Doordat gebruik gemaakt wordt van de landbouwtelling, aangevuld met expertkennis van het panel, is het niet nodig om de fruittelers nogmaals te benaderen voor aanvullende informatie. 

Controle- en correctiemethoden

De landbouwtellinggegevens komen binnen bij Dienst Regelingen (onderdeel van het Ministerie van Landbouw, Natuur en Voedselkwaliteit). De gegevens van ieder landbouwbedrijf worden door Dienst Regelingen gecontroleerd en, zo nodig, gecorrigeerd. Daarna controleert het CBS de landbouwtellinggegevens op macroniveau (gegevens van meerdere landbouwbedrijven tezamen). Eventuele correcties van landbouwtellinggegevens worden door het CBS altijd op microniveau doorgevoerd (dat wil zeggen, per afzonderlijk landbouwbedrijf).  
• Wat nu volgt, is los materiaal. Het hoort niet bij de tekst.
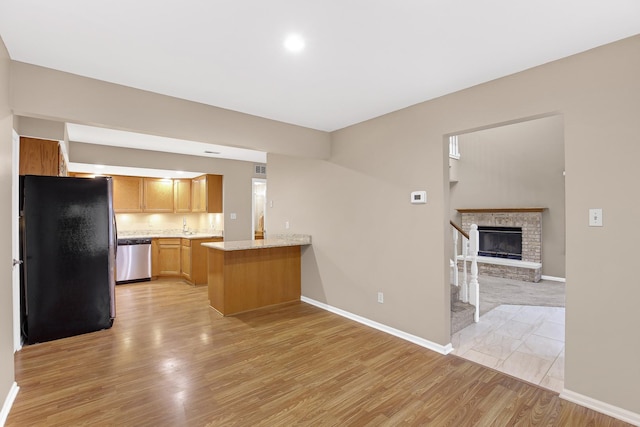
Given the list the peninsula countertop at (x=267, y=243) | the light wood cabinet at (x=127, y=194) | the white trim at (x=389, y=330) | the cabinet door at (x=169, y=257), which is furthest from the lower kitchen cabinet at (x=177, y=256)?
the white trim at (x=389, y=330)

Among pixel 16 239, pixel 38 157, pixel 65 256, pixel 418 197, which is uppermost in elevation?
pixel 38 157

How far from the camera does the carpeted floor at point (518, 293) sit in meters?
4.70

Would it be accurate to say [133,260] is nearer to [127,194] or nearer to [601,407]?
[127,194]

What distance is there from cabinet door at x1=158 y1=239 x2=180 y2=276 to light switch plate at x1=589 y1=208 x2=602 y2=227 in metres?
6.45

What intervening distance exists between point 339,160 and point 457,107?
5.54ft

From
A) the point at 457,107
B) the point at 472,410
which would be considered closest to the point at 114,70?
the point at 457,107

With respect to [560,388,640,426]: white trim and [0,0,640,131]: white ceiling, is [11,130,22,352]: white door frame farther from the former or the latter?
[560,388,640,426]: white trim

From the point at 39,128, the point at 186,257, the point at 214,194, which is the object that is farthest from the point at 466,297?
the point at 39,128

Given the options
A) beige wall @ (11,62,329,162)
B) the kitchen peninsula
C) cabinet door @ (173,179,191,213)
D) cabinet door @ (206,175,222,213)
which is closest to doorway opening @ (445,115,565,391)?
the kitchen peninsula

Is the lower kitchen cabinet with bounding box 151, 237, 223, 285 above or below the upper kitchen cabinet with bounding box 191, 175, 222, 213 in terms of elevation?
below

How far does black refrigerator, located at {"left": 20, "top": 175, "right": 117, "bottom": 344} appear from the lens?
10.6ft

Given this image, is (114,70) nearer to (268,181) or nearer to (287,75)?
(287,75)

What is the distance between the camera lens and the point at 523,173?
6449 mm

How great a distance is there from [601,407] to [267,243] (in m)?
3.73
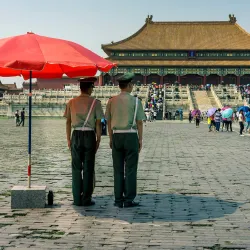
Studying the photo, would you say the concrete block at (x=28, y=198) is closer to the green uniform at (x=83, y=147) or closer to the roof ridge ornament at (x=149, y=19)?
the green uniform at (x=83, y=147)

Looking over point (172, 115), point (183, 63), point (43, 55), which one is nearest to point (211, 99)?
point (172, 115)

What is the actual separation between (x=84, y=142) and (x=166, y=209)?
1.25 metres

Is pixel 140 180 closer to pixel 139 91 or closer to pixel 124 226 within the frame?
pixel 124 226

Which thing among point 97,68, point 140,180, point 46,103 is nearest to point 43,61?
point 97,68

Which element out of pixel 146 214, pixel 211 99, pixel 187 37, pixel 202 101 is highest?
pixel 187 37

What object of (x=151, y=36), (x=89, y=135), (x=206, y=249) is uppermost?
(x=151, y=36)

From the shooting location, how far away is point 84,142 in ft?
21.9

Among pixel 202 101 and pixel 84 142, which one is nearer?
pixel 84 142

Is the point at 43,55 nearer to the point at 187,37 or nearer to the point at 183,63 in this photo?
the point at 183,63

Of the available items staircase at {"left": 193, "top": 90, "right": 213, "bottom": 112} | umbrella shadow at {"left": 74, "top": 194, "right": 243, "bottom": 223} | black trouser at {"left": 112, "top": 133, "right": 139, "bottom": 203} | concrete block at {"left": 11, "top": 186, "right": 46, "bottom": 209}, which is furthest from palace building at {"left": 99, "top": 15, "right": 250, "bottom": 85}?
concrete block at {"left": 11, "top": 186, "right": 46, "bottom": 209}

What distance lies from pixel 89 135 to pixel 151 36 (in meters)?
Result: 68.3

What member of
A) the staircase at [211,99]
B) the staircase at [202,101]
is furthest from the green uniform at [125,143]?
the staircase at [211,99]

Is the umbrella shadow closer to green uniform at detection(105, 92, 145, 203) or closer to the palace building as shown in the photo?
green uniform at detection(105, 92, 145, 203)

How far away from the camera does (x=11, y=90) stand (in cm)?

Binnen de jaarlijkse panelbijeenkomst worden de landbouwtellinggegevens over het teeltoppervlak van fruitbomen nogmaals gecontroleerd. Deze controles gebeuren vooral op basis van veldkennis. Over het algemeen zijn de hieruit voortkomende bijstellingen niet toe te wijzen aan afzonderlijke bedrijven. Correcties op microniveau zijn dan binnen de landbouwtelling niet mogelijk. Daarom zijn deze macrobijstellingen wel verwerkt in de cijfers van StatLinetabel “Fruittteelt; oppervlakte fruitboomgaarden”, maar niet in de landbouwtelling zelf.  

Wat is de kwaliteit van de uitkomsten? 

Nauwkeurigheid

In 1992, 1997 en 2002 heeft het CBS een gerichte enquête uitgevoerd onder fruittelers, waaruit cijfers voor de teeltoppervlakten per fruitsoort kwamen die iets anders bleken te  zijn dan die uit de algemene landbouwtelling. Zo bleek dat met de landbouwtelling het totale steenvruchten­oppervlak zo’n vijf procent te hoog werd vastgesteld en het totale kleinfruitoppervlak zo’n vijf procent te laag. In 2006 is de vraagstelling van de landbouwtelling veranderd, waardoor de eerder genoemde waarneemfout gedaald is van circa vijf naar circa één procent.
De landbouwtelling geeft vrij nauwkeurige resultaten voor de afzonderlijke teeltoppervlakten bij appels, peren en de som van steenvruchten, kleinfruit en noten. Voor de onderliggende details geeft de landbouwtelling minder nauwkeurige cijfers. Deze onderliggende landbouwtellinggegevens worden besproken met een panel van experts (en zo nodig bijgesteld).